> **GIVEN INSTRUCTION**: Give back exactly the lines starting at the one with "At what range from the viewer is (x=235, y=201)" and ending at the last line of the data below. Pictures are not part of the copy.
--
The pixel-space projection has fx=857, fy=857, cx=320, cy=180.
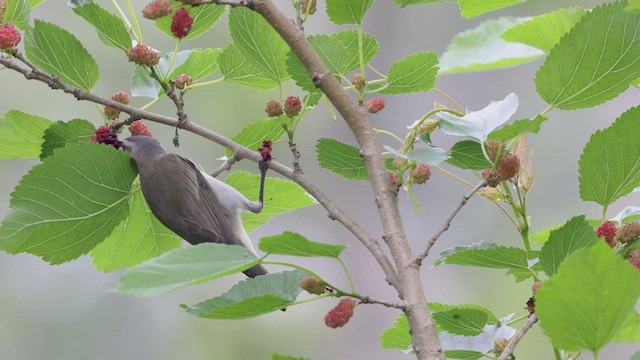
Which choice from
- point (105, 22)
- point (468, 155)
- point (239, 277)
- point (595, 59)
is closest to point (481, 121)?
point (468, 155)

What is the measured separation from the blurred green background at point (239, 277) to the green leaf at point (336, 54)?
4.16 m

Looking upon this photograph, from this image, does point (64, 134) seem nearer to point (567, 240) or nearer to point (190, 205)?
point (190, 205)

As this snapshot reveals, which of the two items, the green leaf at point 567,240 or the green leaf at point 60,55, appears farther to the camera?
the green leaf at point 60,55

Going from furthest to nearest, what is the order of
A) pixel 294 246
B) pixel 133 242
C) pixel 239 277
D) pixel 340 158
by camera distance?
pixel 239 277, pixel 133 242, pixel 340 158, pixel 294 246

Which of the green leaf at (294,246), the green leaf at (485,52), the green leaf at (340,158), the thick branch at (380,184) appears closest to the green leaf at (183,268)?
the green leaf at (294,246)

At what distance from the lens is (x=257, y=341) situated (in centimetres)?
568

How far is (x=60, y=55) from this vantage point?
1207 millimetres

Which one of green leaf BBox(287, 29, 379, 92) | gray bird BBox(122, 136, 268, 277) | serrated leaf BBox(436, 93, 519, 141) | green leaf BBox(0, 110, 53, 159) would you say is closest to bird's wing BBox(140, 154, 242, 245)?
gray bird BBox(122, 136, 268, 277)

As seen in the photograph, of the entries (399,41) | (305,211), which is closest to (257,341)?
(305,211)

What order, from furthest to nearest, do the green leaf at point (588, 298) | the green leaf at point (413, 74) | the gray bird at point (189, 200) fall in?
the gray bird at point (189, 200), the green leaf at point (413, 74), the green leaf at point (588, 298)

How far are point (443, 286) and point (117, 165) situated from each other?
4.77 m

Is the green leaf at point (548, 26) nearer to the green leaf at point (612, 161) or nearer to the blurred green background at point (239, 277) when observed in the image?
the green leaf at point (612, 161)

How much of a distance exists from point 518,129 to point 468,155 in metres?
0.11

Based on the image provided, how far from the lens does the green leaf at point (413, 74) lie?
109 cm
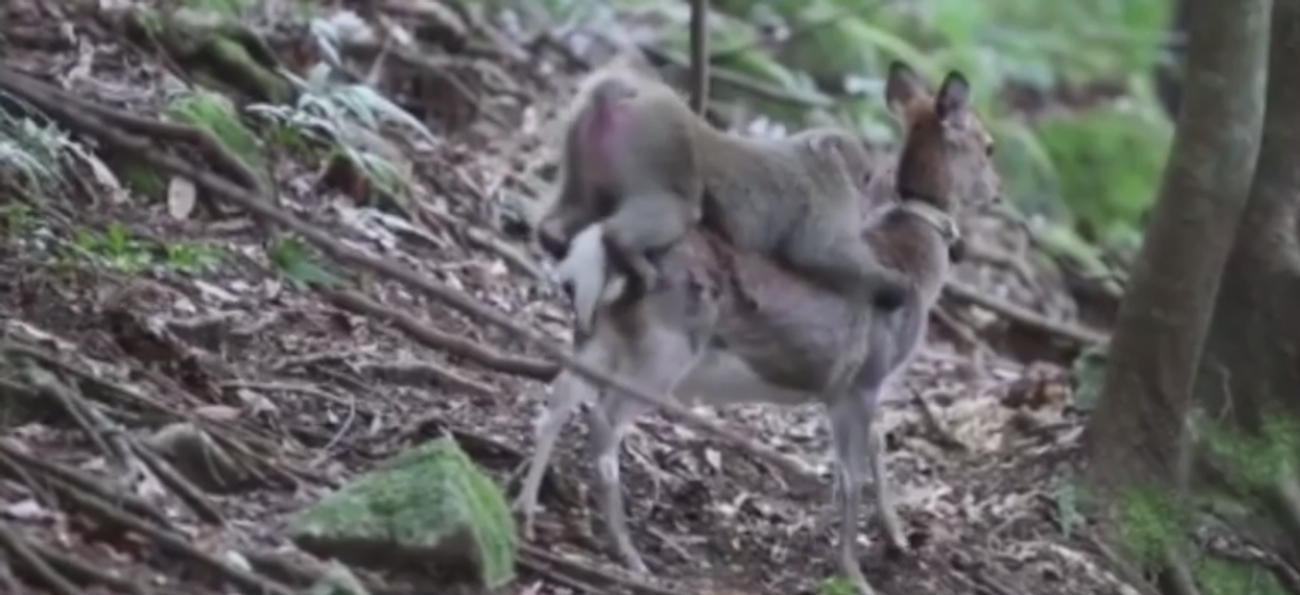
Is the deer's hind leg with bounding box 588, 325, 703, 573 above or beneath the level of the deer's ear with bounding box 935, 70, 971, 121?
beneath

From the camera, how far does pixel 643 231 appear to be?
21.9ft

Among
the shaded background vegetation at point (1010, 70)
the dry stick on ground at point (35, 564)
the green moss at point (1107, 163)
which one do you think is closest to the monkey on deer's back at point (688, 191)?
the dry stick on ground at point (35, 564)

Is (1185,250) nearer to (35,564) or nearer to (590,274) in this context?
Answer: (590,274)

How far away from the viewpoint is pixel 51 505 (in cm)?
583

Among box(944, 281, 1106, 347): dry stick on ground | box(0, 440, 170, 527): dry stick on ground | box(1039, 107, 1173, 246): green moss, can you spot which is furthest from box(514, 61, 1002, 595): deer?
box(1039, 107, 1173, 246): green moss

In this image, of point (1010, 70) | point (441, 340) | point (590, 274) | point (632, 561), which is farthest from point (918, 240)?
point (1010, 70)

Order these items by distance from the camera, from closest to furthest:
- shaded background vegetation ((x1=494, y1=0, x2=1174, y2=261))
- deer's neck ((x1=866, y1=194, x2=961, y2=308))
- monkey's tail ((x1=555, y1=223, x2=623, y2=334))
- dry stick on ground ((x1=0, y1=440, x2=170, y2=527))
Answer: dry stick on ground ((x1=0, y1=440, x2=170, y2=527)) → monkey's tail ((x1=555, y1=223, x2=623, y2=334)) → deer's neck ((x1=866, y1=194, x2=961, y2=308)) → shaded background vegetation ((x1=494, y1=0, x2=1174, y2=261))

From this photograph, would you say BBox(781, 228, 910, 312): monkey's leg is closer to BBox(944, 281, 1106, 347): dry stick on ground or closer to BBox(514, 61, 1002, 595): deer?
BBox(514, 61, 1002, 595): deer

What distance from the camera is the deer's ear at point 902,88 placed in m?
7.93

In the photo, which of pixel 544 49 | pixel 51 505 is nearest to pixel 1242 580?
pixel 51 505

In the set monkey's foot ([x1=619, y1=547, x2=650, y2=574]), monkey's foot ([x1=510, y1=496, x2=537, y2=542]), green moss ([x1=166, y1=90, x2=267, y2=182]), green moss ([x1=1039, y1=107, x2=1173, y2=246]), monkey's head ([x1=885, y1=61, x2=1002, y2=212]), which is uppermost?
monkey's head ([x1=885, y1=61, x2=1002, y2=212])

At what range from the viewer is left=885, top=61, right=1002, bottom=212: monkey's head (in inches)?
307

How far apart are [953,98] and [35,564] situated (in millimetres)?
3446

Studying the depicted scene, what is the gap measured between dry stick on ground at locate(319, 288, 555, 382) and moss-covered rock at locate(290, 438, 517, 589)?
0.31m
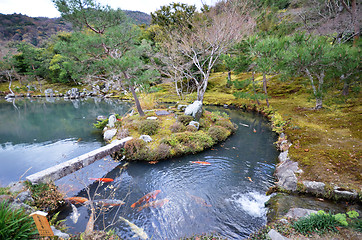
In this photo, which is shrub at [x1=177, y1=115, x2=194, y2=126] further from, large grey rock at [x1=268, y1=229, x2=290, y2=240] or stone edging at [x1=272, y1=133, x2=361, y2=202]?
large grey rock at [x1=268, y1=229, x2=290, y2=240]

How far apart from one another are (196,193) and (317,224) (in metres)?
2.93

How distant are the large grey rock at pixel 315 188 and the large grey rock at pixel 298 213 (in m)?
1.03

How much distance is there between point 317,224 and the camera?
289cm

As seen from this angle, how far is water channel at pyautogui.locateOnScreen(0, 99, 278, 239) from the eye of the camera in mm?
3928

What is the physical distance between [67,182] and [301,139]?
917 cm

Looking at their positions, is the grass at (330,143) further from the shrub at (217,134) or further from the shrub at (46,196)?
the shrub at (46,196)

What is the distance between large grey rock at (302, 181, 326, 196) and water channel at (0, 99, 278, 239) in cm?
112

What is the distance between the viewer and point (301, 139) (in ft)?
22.3

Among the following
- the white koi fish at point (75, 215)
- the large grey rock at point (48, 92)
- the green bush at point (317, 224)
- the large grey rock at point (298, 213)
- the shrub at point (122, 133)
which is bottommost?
the large grey rock at point (298, 213)

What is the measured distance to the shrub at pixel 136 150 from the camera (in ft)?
22.9

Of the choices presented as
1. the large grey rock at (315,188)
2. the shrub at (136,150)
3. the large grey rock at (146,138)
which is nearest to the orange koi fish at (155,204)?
the shrub at (136,150)

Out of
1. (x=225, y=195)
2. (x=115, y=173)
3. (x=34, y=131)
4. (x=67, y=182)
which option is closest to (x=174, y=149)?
(x=115, y=173)

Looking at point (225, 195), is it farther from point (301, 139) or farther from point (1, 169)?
point (1, 169)

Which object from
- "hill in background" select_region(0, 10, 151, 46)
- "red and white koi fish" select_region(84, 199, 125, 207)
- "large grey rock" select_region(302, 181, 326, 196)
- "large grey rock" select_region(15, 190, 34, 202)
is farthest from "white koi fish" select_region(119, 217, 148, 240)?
"hill in background" select_region(0, 10, 151, 46)
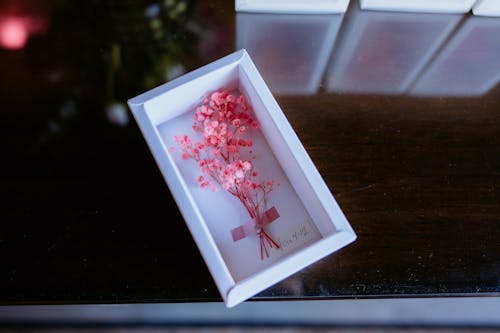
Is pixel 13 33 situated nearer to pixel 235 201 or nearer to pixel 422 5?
pixel 235 201

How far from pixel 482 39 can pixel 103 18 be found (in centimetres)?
82

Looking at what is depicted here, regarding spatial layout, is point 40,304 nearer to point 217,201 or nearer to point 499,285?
point 217,201

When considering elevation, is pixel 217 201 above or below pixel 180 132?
below

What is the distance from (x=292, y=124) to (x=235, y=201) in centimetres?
19

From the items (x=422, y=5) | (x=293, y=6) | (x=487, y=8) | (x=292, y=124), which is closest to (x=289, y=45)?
(x=293, y=6)

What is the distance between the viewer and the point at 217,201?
795 millimetres

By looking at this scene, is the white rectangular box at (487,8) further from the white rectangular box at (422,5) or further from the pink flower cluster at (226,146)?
the pink flower cluster at (226,146)

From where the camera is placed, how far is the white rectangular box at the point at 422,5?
0.94 m

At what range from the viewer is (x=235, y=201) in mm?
797

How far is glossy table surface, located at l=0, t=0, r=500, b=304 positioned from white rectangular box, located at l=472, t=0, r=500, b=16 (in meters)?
0.02

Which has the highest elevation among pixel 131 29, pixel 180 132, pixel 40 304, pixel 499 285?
pixel 131 29

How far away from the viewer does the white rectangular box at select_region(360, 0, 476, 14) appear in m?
0.94

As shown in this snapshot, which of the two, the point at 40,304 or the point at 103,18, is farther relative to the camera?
the point at 103,18

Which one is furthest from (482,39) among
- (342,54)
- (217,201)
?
(217,201)
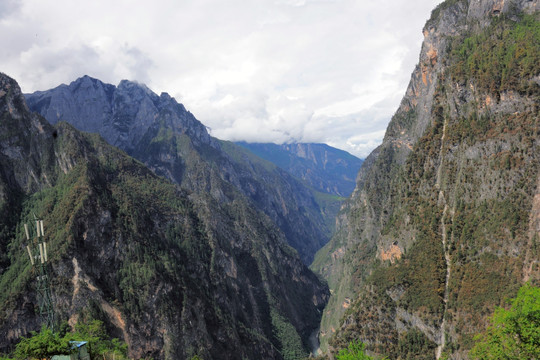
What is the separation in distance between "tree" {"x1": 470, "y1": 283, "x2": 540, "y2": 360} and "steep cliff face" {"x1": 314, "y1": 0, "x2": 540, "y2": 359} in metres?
66.1

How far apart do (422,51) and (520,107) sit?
92368 mm

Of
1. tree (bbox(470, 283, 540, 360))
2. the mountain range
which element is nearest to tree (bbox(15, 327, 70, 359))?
tree (bbox(470, 283, 540, 360))

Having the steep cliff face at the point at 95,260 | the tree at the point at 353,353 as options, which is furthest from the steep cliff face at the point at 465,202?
the tree at the point at 353,353

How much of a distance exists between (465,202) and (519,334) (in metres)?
98.8

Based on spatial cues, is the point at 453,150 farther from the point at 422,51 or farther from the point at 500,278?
A: the point at 422,51

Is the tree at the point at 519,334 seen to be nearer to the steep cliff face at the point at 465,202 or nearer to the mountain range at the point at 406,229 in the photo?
the mountain range at the point at 406,229

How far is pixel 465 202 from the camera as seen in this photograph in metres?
130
--
> **ANSWER TO THIS PROBLEM**:
At what range from the viewer is (x=235, y=201) in mm?
797

How far is glossy table surface, located at l=0, t=0, r=500, b=304 positioned from white rectangular box, located at l=472, t=0, r=500, b=16 (in meters)?
0.02

Which has the highest elevation among pixel 131 29, pixel 180 132, pixel 40 304, pixel 499 285?
pixel 131 29

How far away from the viewer does the white rectangular box at select_region(360, 0, 476, 14) appear in m?
0.94

As shown in this snapshot, which of the two, the point at 40,304 or the point at 103,18, is farther relative to the camera?
the point at 103,18

Which one is furthest from (482,39) among
- (342,54)
- (217,201)
?
(217,201)
What is the separation in distance between "tree" {"x1": 470, "y1": 283, "x2": 540, "y2": 360} and "steep cliff face" {"x1": 314, "y1": 0, "x2": 540, "y2": 359} in metres?
66.1

How far apart do (422,51) and (520,107) sit?
92368 mm

Of
1. tree (bbox(470, 283, 540, 360))
2. the mountain range
which element is nearest to tree (bbox(15, 327, 70, 359))?
tree (bbox(470, 283, 540, 360))

Having the steep cliff face at the point at 95,260 | the tree at the point at 353,353 as options, which is furthest from the steep cliff face at the point at 465,202?
the tree at the point at 353,353

How much of a distance exists between (465,202) and (519,334) (in metres)?
98.8

Based on spatial cues, is the point at 453,150 farther from the point at 422,51 or farther from the point at 500,278?
A: the point at 422,51

Is the tree at the point at 519,334 seen to be nearer to the steep cliff face at the point at 465,202 or nearer to the mountain range at the point at 406,229 in the photo?
the mountain range at the point at 406,229

How far is pixel 465 202 from the camera as seen in this photograph in metres?
130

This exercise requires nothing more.